*Source document:*
=-=-=-=-=

The socialist movement has the power to put an end to the system responsible for the deprivation and poverty which give rise to crime in the first place. Socialists seek to abolish the present machinery of so-called justice, with all its painful and inhuman aspects, but we do not want to replace it with either total individual liberty to do as one wishes or the crowd’s summary justice of the lynch-mob. Socialists are usually blamed for the vagueness of our proposals to solve the most painful social problem as soon as it comes to dealing with the problem of reconstruction and practical life in the future society. However, it is not up to the Socialist Party to fix the future beforehand, but rather to simply guarantee the conditions of freedom necessary for the social evolution to eventually secure the greatest well-being and the greatest material, spiritual and intellectual development for all. We do not boast that we possess absolute truth, good for all times, universally applicable, or determinable in advance, but that instead, once freedom has been secured, mankind will go forward discovering and acting gradually with the least number of upheavals and with a minimum of friction. Thus our solutions always leave the door open to different and, one hopes, better solutions. In the interest of public safety it is useful that railwaymen, for instance, specialise in their job and doctors for example entirely devote themselves to their skills. But we need not permit someone to be a judge by profession. Everybody should take care of social defence, in the same way in which everybody promptly helps when disaster strikes. If people do not feel sufficiently protected by the public, no doubt they immediately call for the policeman. Therefore, the only way of preventing the policeman from existing is to make him useless by replacing him in those functions that constitute a real protection for the public.
Let people remember that among the most hideous crimes are the millions of deaths by slow starvation during the first years of a child life.

=-=-=-=-=

*Study questions:*
(1) Condense the paragraph of the passage on socialism and crime that begins "The socialist movement has the power" into a short bulleted list that keeps its main points.
(2) Answer these questions from the passage on socialism and crime:
(a) What two professions are given as examples of jobs where specializing serves public safety?
(b) What two replacements for the present justice system do socialists reject?
(c) What does the final paragraph name as among the most hideous crimes?
The records have nothing to do with this passage.

=-=-=-=-=

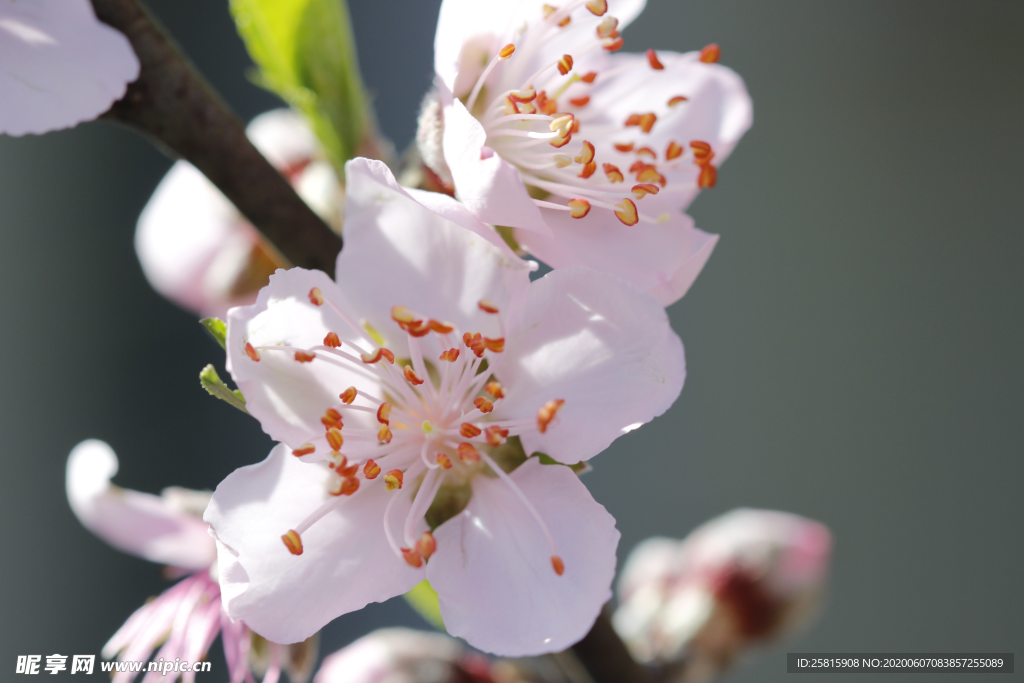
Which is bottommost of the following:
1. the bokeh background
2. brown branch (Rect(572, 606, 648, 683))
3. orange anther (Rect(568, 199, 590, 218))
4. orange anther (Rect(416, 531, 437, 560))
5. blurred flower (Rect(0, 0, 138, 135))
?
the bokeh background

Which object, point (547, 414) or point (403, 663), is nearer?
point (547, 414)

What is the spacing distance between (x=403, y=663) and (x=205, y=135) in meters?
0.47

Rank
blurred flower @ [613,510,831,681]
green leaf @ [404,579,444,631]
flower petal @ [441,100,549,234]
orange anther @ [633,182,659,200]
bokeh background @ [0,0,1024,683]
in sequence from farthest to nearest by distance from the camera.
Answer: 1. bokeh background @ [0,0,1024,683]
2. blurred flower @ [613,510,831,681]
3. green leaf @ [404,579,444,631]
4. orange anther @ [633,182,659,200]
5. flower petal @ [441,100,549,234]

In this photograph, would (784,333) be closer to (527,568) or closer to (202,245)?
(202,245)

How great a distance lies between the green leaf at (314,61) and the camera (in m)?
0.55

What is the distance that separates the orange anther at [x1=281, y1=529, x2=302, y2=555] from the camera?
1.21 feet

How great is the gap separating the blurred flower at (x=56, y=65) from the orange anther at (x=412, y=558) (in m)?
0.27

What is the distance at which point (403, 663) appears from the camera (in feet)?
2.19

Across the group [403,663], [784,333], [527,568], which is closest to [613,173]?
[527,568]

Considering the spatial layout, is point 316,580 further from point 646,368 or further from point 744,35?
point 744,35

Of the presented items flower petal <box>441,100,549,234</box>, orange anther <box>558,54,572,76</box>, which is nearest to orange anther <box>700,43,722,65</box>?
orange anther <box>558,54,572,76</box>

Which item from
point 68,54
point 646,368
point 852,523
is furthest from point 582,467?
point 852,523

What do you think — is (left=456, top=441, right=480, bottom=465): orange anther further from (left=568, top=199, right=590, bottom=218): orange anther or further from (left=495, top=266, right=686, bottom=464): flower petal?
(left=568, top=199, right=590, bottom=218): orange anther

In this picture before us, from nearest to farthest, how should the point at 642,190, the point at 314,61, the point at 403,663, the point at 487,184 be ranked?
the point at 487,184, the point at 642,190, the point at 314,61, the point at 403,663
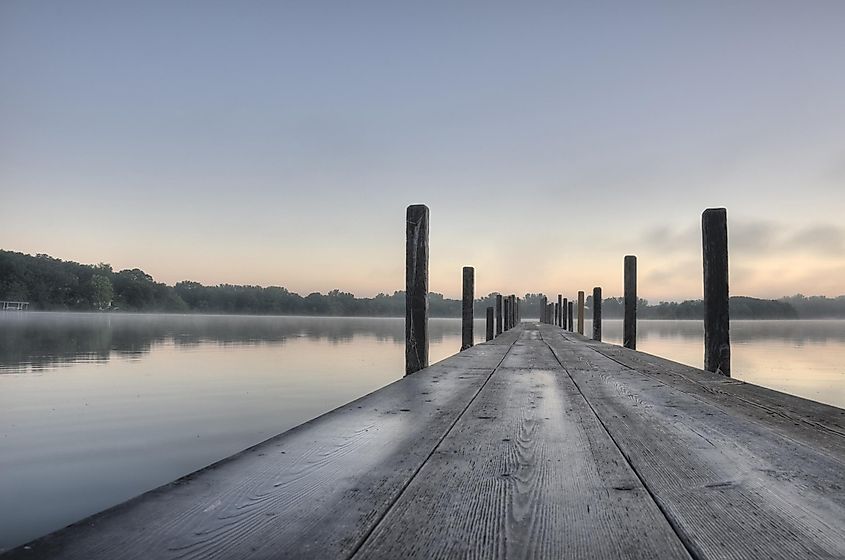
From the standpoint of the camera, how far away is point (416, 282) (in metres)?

=-=-=-=-=

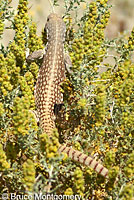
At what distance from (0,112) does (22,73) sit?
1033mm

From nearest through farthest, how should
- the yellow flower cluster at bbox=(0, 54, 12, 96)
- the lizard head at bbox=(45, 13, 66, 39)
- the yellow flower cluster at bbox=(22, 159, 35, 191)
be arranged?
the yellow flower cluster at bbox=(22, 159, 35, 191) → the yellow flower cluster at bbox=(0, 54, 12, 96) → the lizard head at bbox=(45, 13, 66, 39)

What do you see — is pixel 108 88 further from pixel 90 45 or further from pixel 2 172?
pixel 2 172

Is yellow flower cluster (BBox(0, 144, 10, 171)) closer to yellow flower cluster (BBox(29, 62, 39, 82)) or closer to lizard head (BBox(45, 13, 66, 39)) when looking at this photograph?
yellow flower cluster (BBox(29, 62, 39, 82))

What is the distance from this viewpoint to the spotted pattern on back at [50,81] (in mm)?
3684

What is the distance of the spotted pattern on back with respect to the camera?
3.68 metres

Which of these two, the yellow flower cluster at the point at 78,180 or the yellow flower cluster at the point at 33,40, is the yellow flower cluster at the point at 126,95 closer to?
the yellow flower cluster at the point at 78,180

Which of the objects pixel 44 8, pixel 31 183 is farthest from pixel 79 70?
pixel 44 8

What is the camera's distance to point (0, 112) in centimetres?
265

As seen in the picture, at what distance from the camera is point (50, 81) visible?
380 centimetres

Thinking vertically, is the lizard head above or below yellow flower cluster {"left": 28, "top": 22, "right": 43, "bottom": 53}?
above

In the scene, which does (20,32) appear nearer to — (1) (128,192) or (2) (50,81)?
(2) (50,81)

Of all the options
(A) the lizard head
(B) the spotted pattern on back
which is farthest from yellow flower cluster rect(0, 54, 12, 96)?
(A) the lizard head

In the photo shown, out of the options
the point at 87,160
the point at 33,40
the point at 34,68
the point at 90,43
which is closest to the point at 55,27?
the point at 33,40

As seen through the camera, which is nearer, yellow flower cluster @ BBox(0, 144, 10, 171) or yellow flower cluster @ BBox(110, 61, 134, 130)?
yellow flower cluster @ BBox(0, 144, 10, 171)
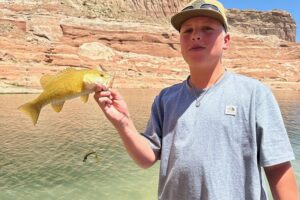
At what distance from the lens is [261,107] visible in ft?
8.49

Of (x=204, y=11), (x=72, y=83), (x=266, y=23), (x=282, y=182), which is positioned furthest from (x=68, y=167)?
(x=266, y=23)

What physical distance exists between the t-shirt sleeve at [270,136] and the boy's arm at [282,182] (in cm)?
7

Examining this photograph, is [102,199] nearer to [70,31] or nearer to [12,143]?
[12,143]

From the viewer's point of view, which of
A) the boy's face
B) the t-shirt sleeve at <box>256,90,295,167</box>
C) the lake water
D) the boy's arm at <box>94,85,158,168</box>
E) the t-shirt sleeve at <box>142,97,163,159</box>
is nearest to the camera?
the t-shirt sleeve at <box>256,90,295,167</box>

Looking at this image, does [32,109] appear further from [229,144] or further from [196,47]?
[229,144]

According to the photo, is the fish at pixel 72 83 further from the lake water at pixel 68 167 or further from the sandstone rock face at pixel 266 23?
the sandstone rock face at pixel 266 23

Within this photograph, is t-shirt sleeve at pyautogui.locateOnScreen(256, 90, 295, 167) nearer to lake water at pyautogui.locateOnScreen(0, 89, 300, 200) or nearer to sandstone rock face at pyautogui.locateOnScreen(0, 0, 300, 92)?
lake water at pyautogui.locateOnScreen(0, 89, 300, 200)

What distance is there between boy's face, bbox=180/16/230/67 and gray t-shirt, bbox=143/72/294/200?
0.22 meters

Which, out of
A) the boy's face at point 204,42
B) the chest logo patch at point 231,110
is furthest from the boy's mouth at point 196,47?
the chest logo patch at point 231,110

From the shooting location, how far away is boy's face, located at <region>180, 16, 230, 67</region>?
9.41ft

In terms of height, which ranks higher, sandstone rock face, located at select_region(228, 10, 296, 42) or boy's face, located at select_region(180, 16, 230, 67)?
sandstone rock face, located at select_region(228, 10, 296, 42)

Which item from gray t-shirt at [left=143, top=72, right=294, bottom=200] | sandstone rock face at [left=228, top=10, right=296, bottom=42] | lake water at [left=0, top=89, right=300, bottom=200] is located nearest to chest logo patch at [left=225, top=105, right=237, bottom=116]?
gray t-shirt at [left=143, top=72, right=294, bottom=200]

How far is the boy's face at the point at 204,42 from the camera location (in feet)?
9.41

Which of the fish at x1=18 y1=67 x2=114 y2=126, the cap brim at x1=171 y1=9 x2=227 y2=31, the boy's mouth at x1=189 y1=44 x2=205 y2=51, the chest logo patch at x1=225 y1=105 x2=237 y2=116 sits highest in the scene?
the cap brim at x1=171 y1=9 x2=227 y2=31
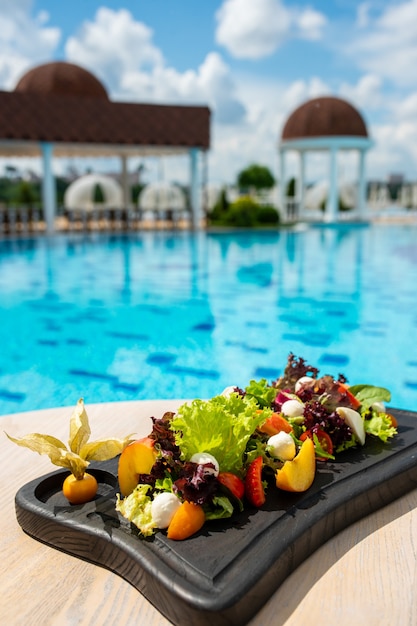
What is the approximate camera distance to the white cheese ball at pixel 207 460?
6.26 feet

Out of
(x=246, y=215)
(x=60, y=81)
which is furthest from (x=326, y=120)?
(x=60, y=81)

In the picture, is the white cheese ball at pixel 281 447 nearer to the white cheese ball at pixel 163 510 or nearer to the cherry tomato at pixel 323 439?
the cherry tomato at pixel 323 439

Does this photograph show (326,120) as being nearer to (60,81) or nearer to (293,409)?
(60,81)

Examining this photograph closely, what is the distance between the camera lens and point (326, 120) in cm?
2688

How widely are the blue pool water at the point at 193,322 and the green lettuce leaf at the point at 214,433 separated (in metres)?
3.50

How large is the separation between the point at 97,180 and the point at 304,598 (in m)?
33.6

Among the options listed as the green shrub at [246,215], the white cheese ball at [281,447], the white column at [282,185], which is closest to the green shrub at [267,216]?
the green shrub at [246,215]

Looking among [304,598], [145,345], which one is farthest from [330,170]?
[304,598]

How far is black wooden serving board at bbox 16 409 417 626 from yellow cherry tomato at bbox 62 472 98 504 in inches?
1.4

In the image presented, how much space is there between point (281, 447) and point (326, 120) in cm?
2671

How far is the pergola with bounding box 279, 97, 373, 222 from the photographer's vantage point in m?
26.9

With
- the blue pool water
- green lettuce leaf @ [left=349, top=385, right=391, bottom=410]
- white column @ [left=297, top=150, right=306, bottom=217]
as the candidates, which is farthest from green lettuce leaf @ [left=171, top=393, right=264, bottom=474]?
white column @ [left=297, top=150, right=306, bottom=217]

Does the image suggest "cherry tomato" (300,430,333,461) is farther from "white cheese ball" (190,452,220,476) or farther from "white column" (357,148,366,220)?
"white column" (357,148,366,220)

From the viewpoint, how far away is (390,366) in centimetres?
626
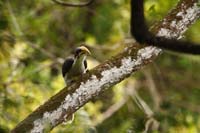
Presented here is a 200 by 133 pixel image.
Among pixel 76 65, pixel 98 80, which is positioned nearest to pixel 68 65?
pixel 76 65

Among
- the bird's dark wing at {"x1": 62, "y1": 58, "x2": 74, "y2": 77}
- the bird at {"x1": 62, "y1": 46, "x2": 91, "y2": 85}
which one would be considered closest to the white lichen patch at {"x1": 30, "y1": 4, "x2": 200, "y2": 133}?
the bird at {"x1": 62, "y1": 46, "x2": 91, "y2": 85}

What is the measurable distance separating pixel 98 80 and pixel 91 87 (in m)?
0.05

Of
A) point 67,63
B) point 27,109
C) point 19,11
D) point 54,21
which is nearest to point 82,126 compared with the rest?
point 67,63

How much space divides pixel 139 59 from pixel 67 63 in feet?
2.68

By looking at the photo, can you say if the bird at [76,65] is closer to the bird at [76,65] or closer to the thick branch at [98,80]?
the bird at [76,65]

=-=-=-=-=

*Per-task outputs:*
(1)
- Socialism can end the system whose deprivation and poverty cause crime.
- Socialists want to abolish the current machinery of justice, but not to replace it with unlimited individual liberty or lynch-mob justice.
- Socialists are blamed for vague plans for the future society, but the party's role is to secure the freedom social evolution needs, not to fix the future in advance.
- They claim no absolute truth; once freedom is secured, people will find better solutions gradually, with little upheaval.
- Railwaymen and doctors should specialize, but no one needs to be a professional judge; everyone should share in social defense, as they help in a disaster.
- People call the police when they feel unprotected, so the only way to do away with the policeman is to make him useless by taking over the functions that truly protect the public.

(2)
(a) Railwaymen and doctors.
(b) Total individual liberty to do as one wishes, and the crowd's summary justice of the lynch-mob.
(c) The millions of deaths by slow starvation during the first years of a child's life.